DATASET RECORDS:
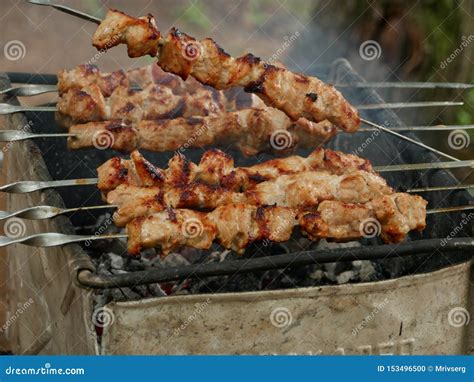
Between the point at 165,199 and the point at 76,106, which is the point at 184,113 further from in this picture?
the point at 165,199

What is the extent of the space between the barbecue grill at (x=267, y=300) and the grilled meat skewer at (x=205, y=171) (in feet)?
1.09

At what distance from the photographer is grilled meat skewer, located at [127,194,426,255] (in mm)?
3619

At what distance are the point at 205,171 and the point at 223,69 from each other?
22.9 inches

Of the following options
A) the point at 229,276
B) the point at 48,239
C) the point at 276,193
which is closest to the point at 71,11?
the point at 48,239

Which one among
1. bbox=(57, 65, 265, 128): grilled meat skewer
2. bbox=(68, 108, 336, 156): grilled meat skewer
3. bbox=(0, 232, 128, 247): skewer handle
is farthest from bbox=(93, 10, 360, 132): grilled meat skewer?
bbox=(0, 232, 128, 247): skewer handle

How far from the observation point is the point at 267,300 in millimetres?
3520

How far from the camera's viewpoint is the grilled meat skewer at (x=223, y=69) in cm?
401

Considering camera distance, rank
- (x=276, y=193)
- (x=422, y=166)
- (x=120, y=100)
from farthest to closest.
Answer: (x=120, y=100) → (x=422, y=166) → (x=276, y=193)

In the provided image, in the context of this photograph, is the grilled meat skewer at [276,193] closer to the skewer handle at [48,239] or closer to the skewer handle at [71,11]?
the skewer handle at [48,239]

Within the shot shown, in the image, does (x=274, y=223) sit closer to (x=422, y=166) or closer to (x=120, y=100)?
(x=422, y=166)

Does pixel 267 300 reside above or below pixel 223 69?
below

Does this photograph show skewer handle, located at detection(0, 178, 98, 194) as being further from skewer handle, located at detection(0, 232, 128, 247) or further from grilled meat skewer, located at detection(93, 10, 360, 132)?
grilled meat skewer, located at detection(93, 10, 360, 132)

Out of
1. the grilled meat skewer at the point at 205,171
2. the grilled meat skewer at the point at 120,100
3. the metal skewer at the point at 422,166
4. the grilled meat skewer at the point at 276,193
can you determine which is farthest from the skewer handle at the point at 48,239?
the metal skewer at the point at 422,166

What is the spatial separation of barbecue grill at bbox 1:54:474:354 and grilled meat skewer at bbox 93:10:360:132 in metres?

TO DO:
Update the records above by changing "barbecue grill" to "charcoal grill" and keeping every other word the same. Leave the pictures out of your answer.

SOLUTION TO THE EXERCISE:
Between the point at 165,199 and the point at 76,106, which is the point at 184,113 further from in this picture?
the point at 165,199

What is the extent of the space between the charcoal grill at (x=267, y=300) and the grilled meat skewer at (x=205, y=171) (in feet)?
1.09

At what distance from the photographer is grilled meat skewer, located at [127,194,426,255] (in mm)?
3619

At what distance are the point at 205,171 and the point at 223,69 from each other?
22.9 inches

Of the following options
A) the point at 229,276
B) the point at 48,239
C) the point at 276,193
which is closest to the point at 71,11?
the point at 48,239

Which one among
1. bbox=(57, 65, 265, 128): grilled meat skewer
2. bbox=(68, 108, 336, 156): grilled meat skewer
3. bbox=(0, 232, 128, 247): skewer handle
is farthest from bbox=(93, 10, 360, 132): grilled meat skewer?
bbox=(0, 232, 128, 247): skewer handle

How far from the observation point is the point at 267,300 in millimetres?
3520

How far from the camera's viewpoint is the grilled meat skewer at (x=223, y=69) in cm?
401

Considering camera distance, rank
- (x=276, y=193)
- (x=422, y=166)
- (x=120, y=100)
from farthest to closest.
Answer: (x=120, y=100) → (x=422, y=166) → (x=276, y=193)

In the provided image, in the context of this photograph, is the grilled meat skewer at [276,193] closer to the skewer handle at [48,239] or closer to the skewer handle at [71,11]?
the skewer handle at [48,239]

Within the shot shown, in the image, does (x=274, y=223) sit closer to (x=422, y=166) or closer to (x=120, y=100)?
(x=422, y=166)

Does pixel 267 300 reside above or below pixel 223 69?
below

Does this photograph show skewer handle, located at detection(0, 178, 98, 194) as being further from skewer handle, located at detection(0, 232, 128, 247) or further from grilled meat skewer, located at detection(93, 10, 360, 132)?
grilled meat skewer, located at detection(93, 10, 360, 132)

Out of
1. the grilled meat skewer at the point at 205,171
2. the grilled meat skewer at the point at 120,100
3. the metal skewer at the point at 422,166
4. the grilled meat skewer at the point at 276,193
can you determine which is farthest from the skewer handle at the point at 48,239?
the metal skewer at the point at 422,166

What is the spatial separation of charcoal grill at bbox 1:54:474:354 and grilled meat skewer at bbox 93:10:360:132 in metres?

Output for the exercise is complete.